◆ Exercise goal
Once you find the line containing "Q: Fraction of annotators marking 'standing'?", set down exactly that line and every one after it through the end of the listing below, with both ends included and any pictures omitted.

====================

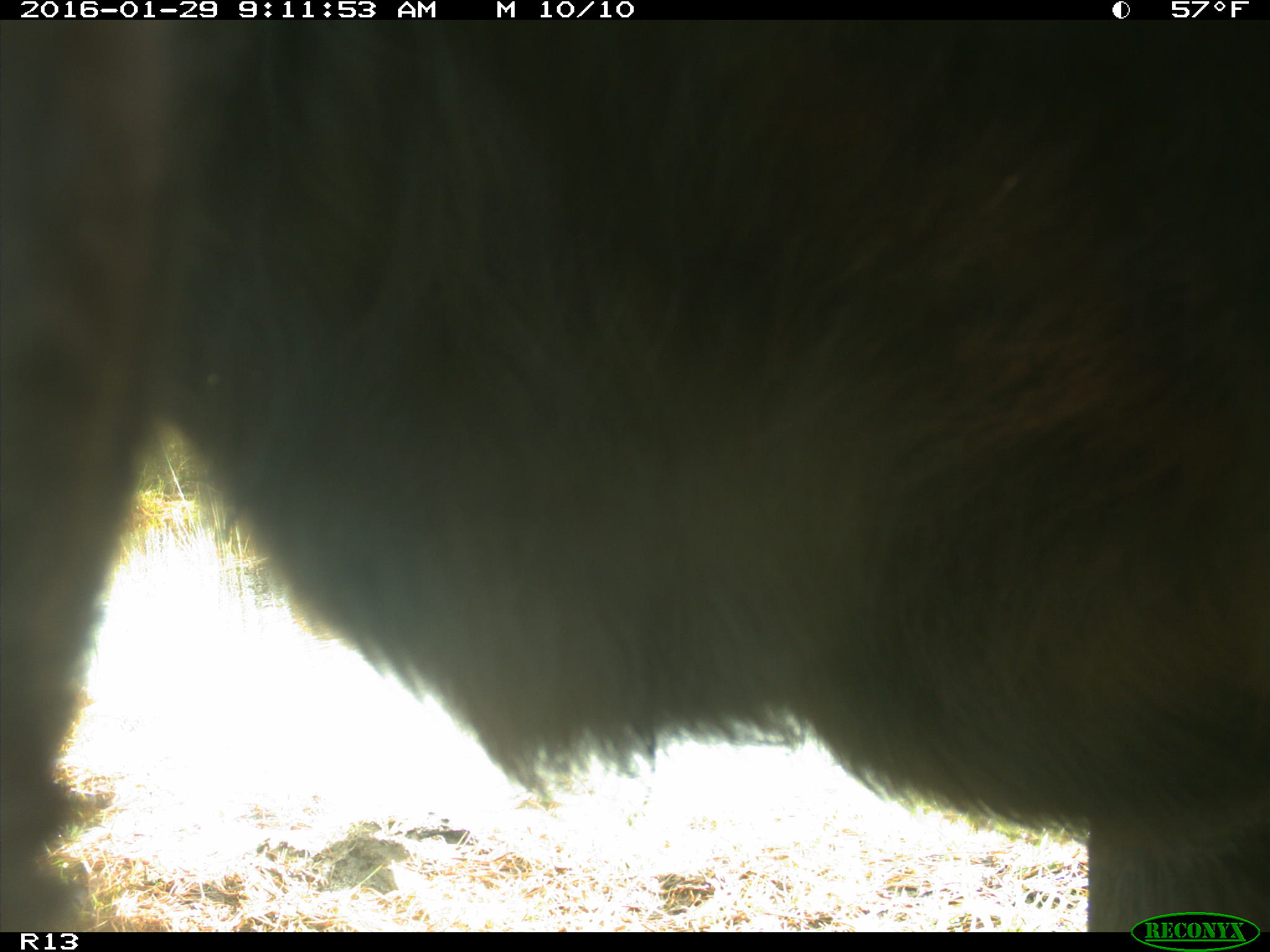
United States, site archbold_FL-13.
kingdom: Animalia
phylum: Chordata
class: Mammalia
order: Artiodactyla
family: Bovidae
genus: Bos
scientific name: Bos taurus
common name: domestic cow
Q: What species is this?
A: Bos taurus (domestic cow).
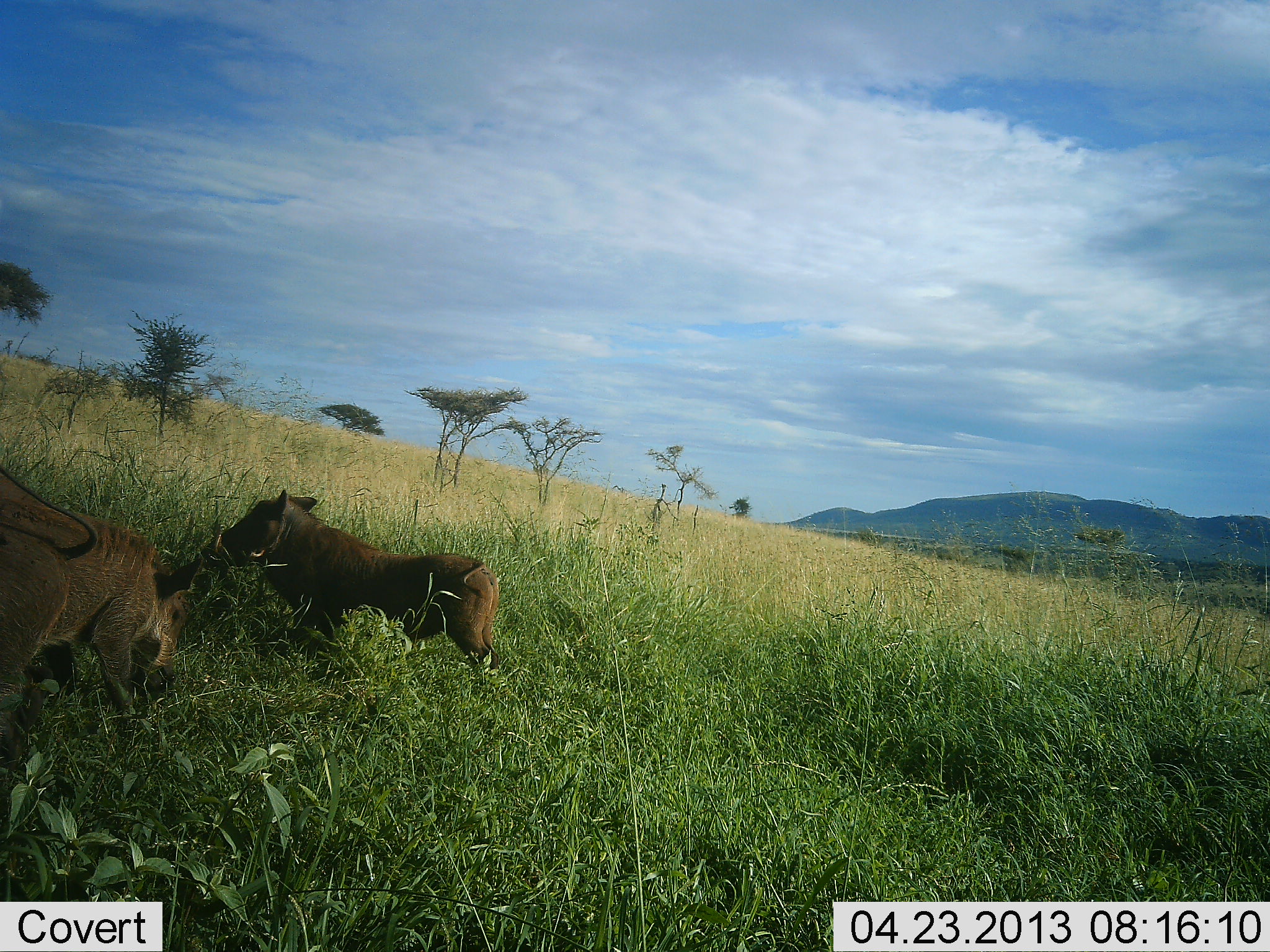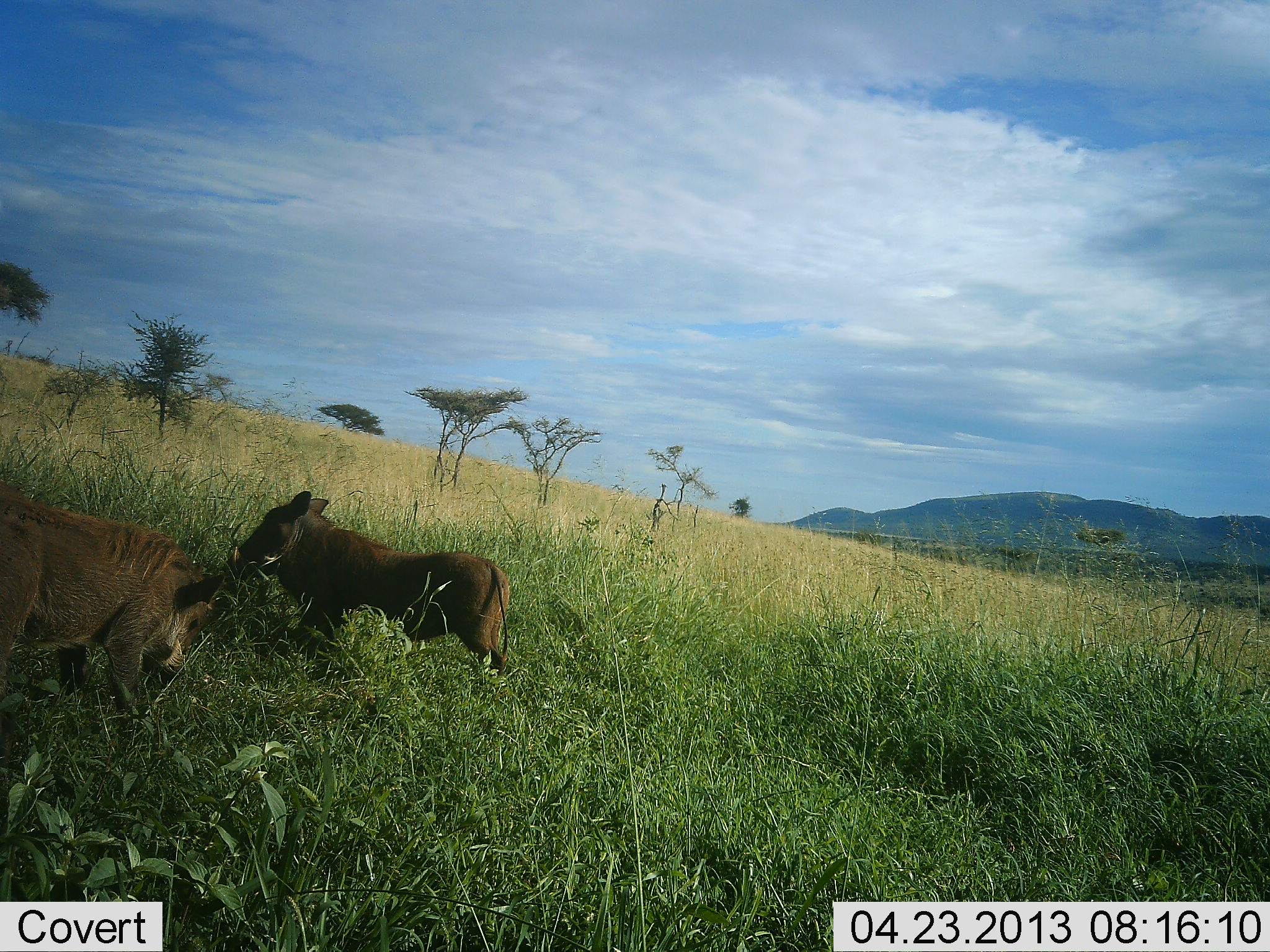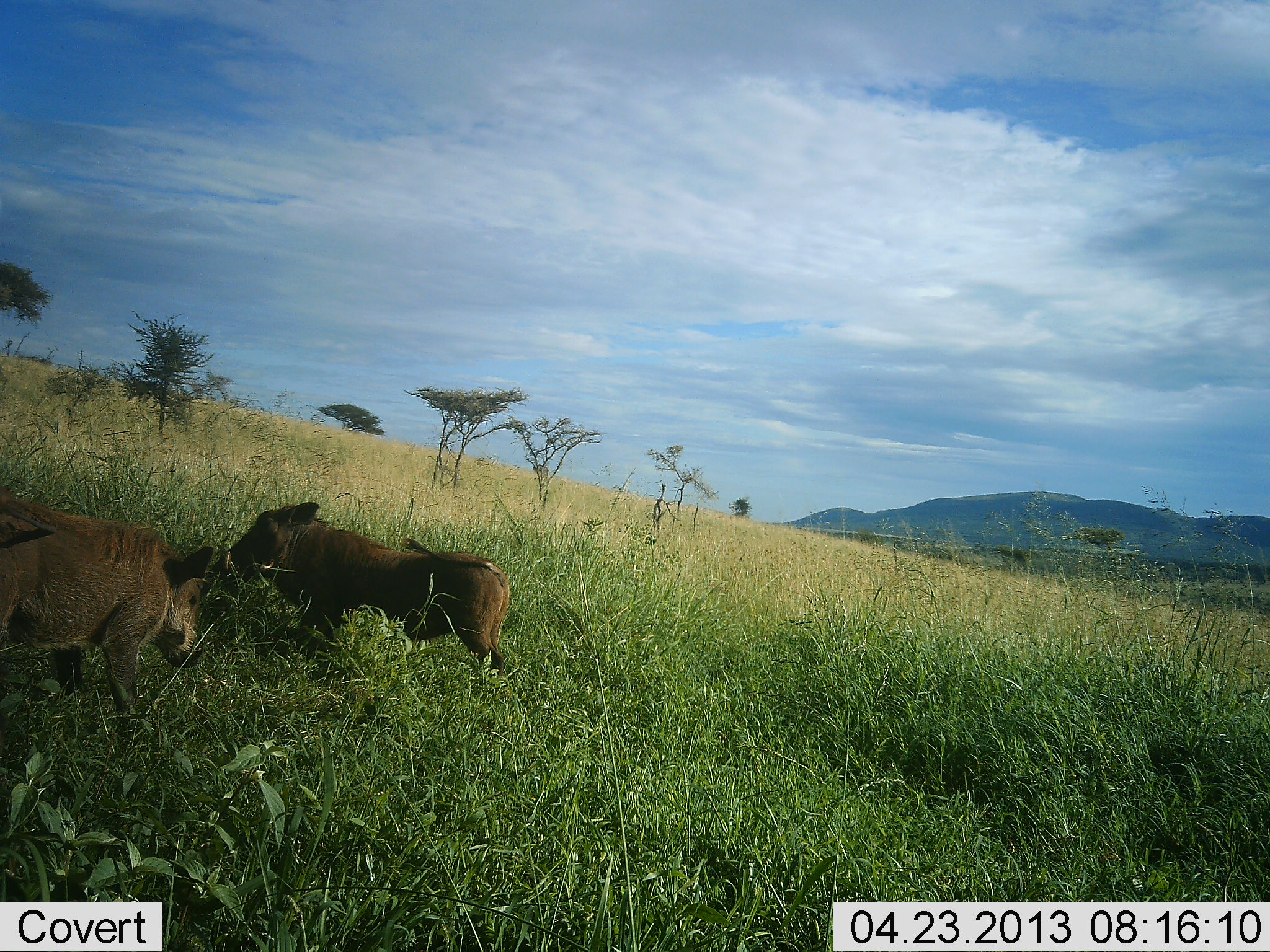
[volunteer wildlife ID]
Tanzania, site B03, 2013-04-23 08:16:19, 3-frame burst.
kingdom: Animalia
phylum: Chordata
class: Mammalia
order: Artiodactyla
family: Suidae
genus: Phacochoerus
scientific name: Phacochoerus africanus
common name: warthog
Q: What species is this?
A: Warthog (Phacochoerus africanus).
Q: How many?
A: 2.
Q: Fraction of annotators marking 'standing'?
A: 60%.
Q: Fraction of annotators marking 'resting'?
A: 0%.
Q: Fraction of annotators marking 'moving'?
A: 20%.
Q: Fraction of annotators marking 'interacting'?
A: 10%.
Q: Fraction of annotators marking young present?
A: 0%.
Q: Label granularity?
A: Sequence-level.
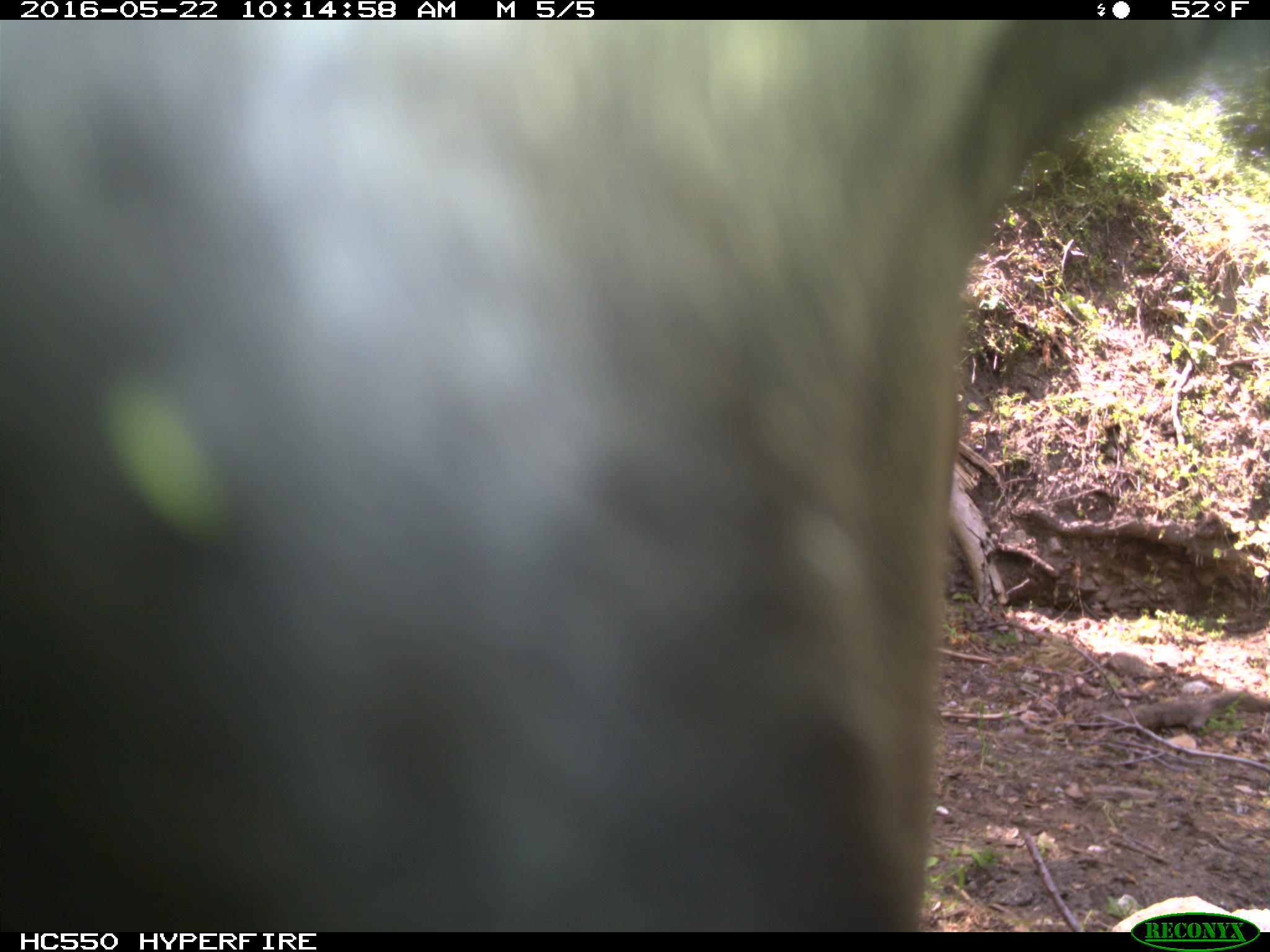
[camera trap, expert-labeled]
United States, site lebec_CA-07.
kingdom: Animalia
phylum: Chordata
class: Mammalia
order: Artiodactyla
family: Bovidae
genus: Bos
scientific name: Bos taurus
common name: domestic cow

====================

◆ Result for this exercise
Q: Fraction of annotators marking 'standing'?
A: 60%.
Q: Fraction of annotators marking 'resting'?
A: 0%.
Q: Fraction of annotators marking 'moving'?
A: 20%.
Q: Fraction of annotators marking 'interacting'?
A: 10%.
Q: Fraction of annotators marking young present?
A: 0%.
Q: Label granularity?
A: Sequence-level.
[camera trap, expert-labeled]
United States, site lebec_CA-07.
kingdom: Animalia
phylum: Chordata
class: Mammalia
order: Artiodactyla
family: Bovidae
genus: Bos
scientific name: Bos taurus
common name: domestic cow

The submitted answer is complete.